Boner, in addition to contributing to the AI’s deep-learning layers, wrote a conference paper with Nguyen and Moore as part of an undergraduate consortium.

“Through this project, I’ve learned, first and foremost, how to do research,” Boner said. “I’ve collaborated with both technical and non-technical researchers toward a common goal, which has been very valuable.”

He plans to pursue a doctorate in computer science at Duke University, where he’ll be focusing on interpretable AI for health care applications.

Moore praised both students’ many contributions to the project.

“Louisa and Zack have been integral members of our research team,” Moore said. “Not only are they extremely talented and technically gifted in computer science and AI, but they are also intellectually curious and bring a fresh set of eyes and ideas to the problem of infection detection in the ICU. They have been a pleasure to work with, and I’ve learned a lot from them.”

Putting the AI to the Test

Currently, the AI has the combined wisdom of 40,500 anonymized patient records, consisting of 4.1 million laboratory measurements, from which to draw.

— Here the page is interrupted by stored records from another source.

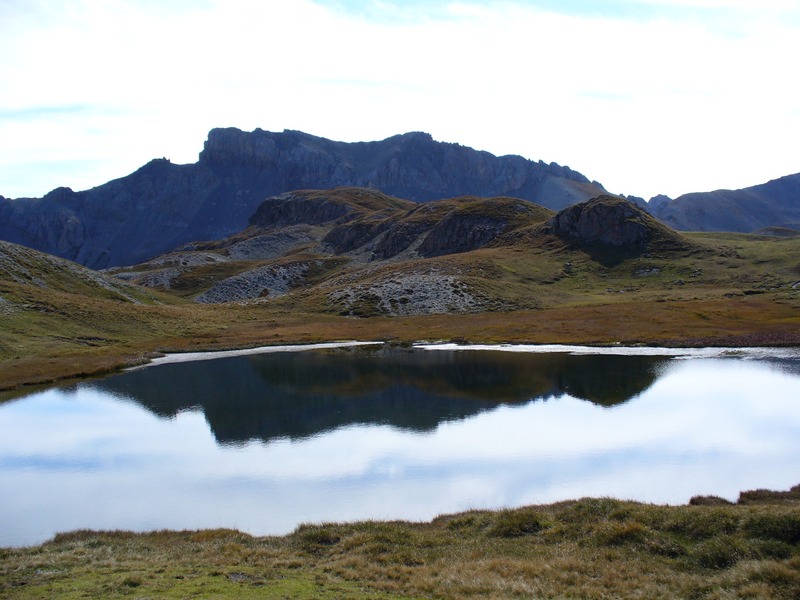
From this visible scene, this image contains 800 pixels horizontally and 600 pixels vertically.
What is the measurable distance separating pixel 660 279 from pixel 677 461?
443 feet

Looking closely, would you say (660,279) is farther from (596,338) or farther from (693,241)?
(596,338)

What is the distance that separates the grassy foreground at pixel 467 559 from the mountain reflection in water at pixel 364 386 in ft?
80.3

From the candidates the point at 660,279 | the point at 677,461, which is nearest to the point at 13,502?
the point at 677,461

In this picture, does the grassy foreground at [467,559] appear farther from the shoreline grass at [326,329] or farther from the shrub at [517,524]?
the shoreline grass at [326,329]

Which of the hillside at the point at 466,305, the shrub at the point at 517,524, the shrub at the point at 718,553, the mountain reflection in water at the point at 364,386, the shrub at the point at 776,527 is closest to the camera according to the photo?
the shrub at the point at 718,553

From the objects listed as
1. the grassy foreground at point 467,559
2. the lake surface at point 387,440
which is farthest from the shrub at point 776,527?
the lake surface at point 387,440

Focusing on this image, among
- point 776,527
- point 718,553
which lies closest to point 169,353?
point 718,553

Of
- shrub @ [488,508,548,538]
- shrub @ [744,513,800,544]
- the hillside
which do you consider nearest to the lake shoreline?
the hillside

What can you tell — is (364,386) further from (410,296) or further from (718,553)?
(410,296)

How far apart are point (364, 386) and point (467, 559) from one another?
49426mm

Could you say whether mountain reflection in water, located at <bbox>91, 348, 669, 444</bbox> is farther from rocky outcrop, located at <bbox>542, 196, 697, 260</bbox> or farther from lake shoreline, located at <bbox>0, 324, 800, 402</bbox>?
rocky outcrop, located at <bbox>542, 196, 697, 260</bbox>

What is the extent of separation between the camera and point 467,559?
2183cm

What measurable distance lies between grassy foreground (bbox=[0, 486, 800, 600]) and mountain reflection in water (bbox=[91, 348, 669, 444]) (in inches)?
963

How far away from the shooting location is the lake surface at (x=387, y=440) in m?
33.8
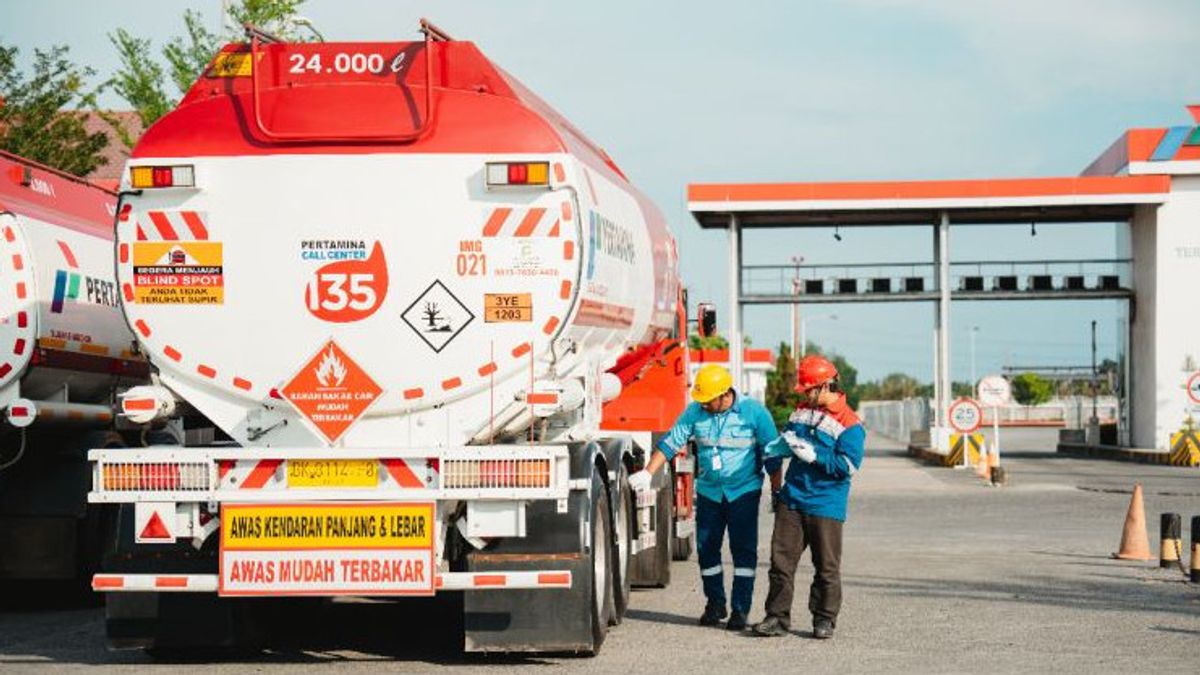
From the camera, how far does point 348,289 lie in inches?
433

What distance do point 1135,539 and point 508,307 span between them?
393 inches

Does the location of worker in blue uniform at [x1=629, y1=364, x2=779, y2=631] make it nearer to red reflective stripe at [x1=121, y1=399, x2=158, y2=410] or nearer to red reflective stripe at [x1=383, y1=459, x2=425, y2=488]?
red reflective stripe at [x1=383, y1=459, x2=425, y2=488]

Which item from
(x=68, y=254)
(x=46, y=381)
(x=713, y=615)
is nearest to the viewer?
(x=713, y=615)

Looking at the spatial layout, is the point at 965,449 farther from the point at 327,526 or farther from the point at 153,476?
the point at 153,476

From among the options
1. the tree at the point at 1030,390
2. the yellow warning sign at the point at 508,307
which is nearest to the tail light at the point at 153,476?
the yellow warning sign at the point at 508,307

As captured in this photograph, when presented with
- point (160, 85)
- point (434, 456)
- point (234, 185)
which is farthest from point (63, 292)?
point (160, 85)

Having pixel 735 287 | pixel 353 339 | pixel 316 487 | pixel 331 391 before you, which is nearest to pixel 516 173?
pixel 353 339

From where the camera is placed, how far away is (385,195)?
36.2ft

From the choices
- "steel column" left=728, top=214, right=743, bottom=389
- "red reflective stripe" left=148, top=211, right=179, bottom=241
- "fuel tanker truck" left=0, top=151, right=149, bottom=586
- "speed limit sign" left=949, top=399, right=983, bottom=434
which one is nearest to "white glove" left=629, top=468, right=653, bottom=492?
"red reflective stripe" left=148, top=211, right=179, bottom=241

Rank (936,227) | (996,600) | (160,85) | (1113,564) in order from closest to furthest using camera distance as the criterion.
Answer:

Though the tool is not yet being used on live patients, the technology is now being put to the test against a dataset at the University of Pittsburgh Medical Center. The results will help verify if the AI is effective as a diagnostic tool.

The inter-hospital collaboration, Nguyen said, will increase the AI’s reference points by tenfold. 

“The more data you feed it, the more predictive power it has,” he said.

The students, likely, would say the same of their educational experience. The more you feed it, the more power you gain.